On Thu, Jun 2, 2016 at 8:21 AM, Salman Khan <
sakha...@gmail.com> wrote:
> URLs gets encoded when passed through OWASP HTML Sanitizer. A sample policy
> (Ebay policy) was used.
> Input String <a href="mailto:
x...@company.com" > Email </a> results in <a
> href="mailto:
xxx@
company.com"> Email </a>
How is this causing problems? This seems like a reasonable output for
that input.
> In case there is space infront between quotes of href it is not accepted.
> For eg
> Input String <a href = "
http://www.google.com "> GOOGLE </a> reuts in <a>
> GOOGLE </a>
This looks like a bug.
https://www.w3.org/TR/html5/links.html#attr-hyperlink-href says
"""The href attribute on a and area elements must have a value that is
a valid URL potentially surrounded by spaces."""

--- Information supplied ---
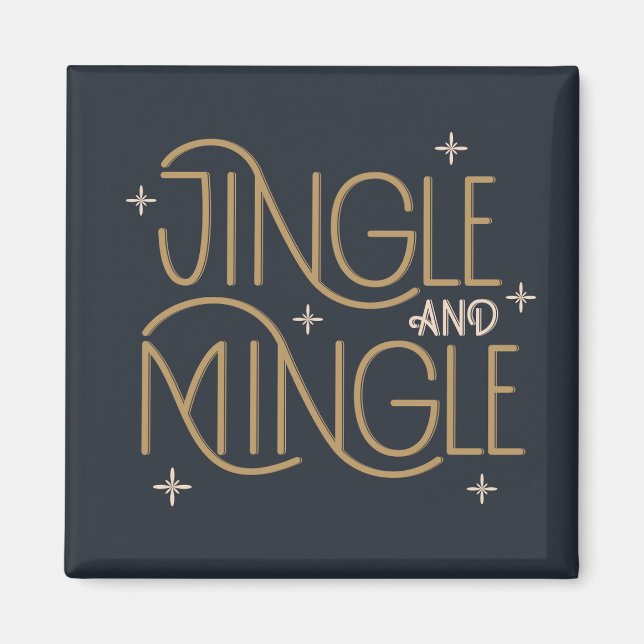 Festive Jingle and Mingle Holiday Design Magnet (Front)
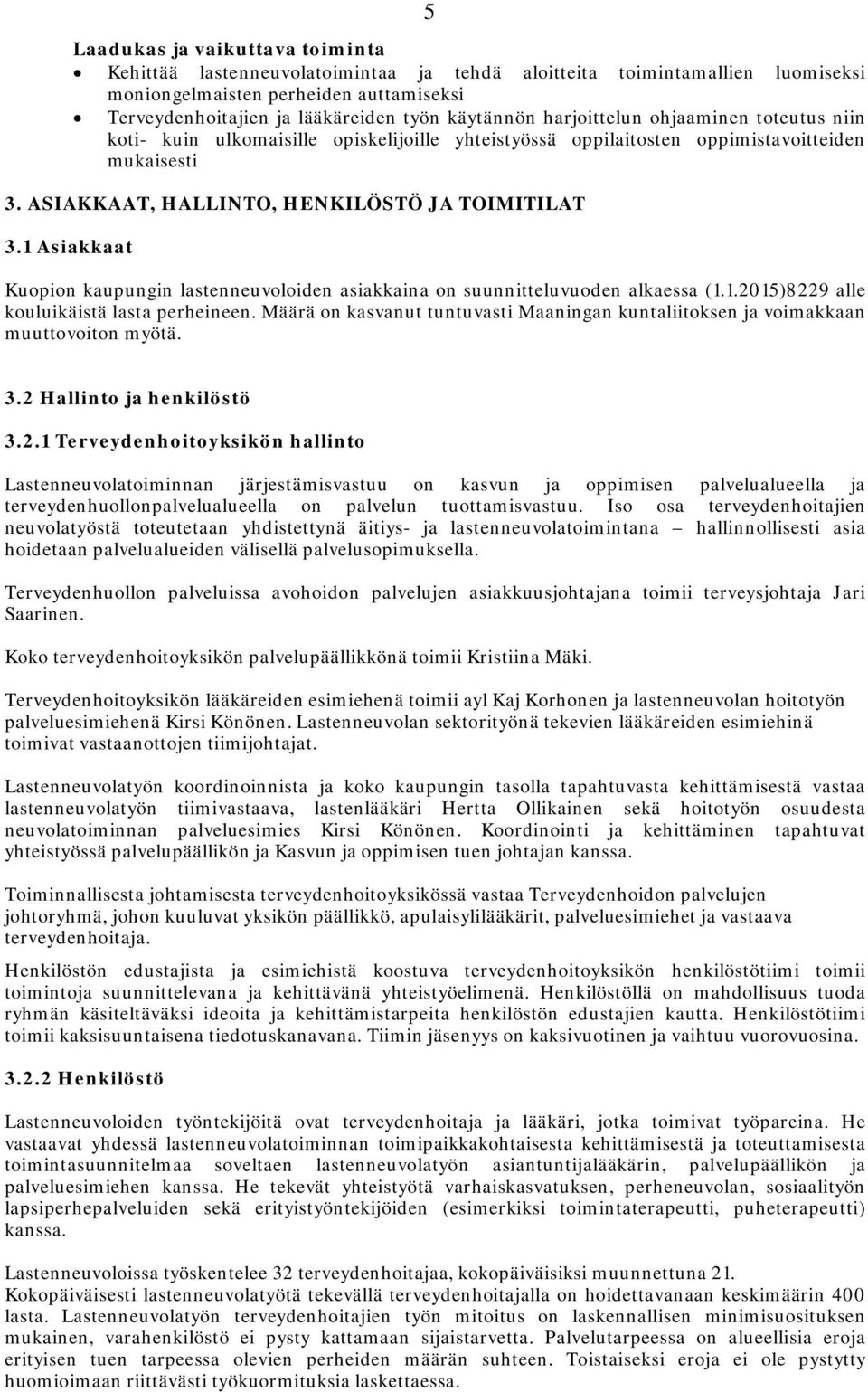 1 Asiaaat Kuopion kaupungin lastenneuvoloiden asiaaina on suunnitteluvuoden alkaessa (1.1.2015)8229 alle kouluikäistä lasta perheineen.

--- Assigned task 1 ---
Reproduce the stretch of the HTML Sanitizer thread from "On Thu, Jun" through "that input.".
--- Assigned task 2 ---
Based on the HTML Sanitizer thread, answer yes or no to each statement and quote the words that decide it: (a) The reply considers the output for the mailto link acceptable. (b) The reply treats the dropped href with surrounding spaces as correct behavior. (c) The cited W3C text allows an href value to be surrounded by spaces.
--- Assigned task 3 ---
Resume the HTML Sanitizer thread after its last sentence.

--- Expected answer 1 ---
On Thu, Jun 2, 2016 at 8:21 AM, Salman Khan <
sakha...@gmail.com> wrote:
> URLs gets encoded when passed through OWASP HTML Sanitizer. A sample policy
> (Ebay policy) was used.
> Input String <a href="mailto:
x...@company.com" > Email </a> results in <a
> href="mailto:
xxx@
company.com"> Email </a>
How is this causing problems? This seems like a reasonable output for
that input.

--- Expected answer 2 ---
(a) Yes: "This seems like a reasonable output for that input."
(b) No: "This looks like a bug."
(c) Yes: "The href attribute on a and area elements must have a value that is a valid URL potentially surrounded by spaces."

--- Expected answer 3 ---
https://www.w3.org/TR/html5/infrastructure.html#strip-leading-and-trailing-whitespace
explains what space means
"""When a user agent is to strip leading and trailing whitespace from
a string, the user agent must remove all space characters that are at
the start or end of the string."""
and
https://www.w3.org/TR/html5/infrastructure.html#space-character says
"""The space characters, for the purposes of this specification, are
U+0020 SPACE, "tab" (U+0009), "LF" (U+000A), "FF" (U+000C), and "CR"
(U+000D)."""
so I can try to get the URL sanitizing code to strip leading and
trailing space first.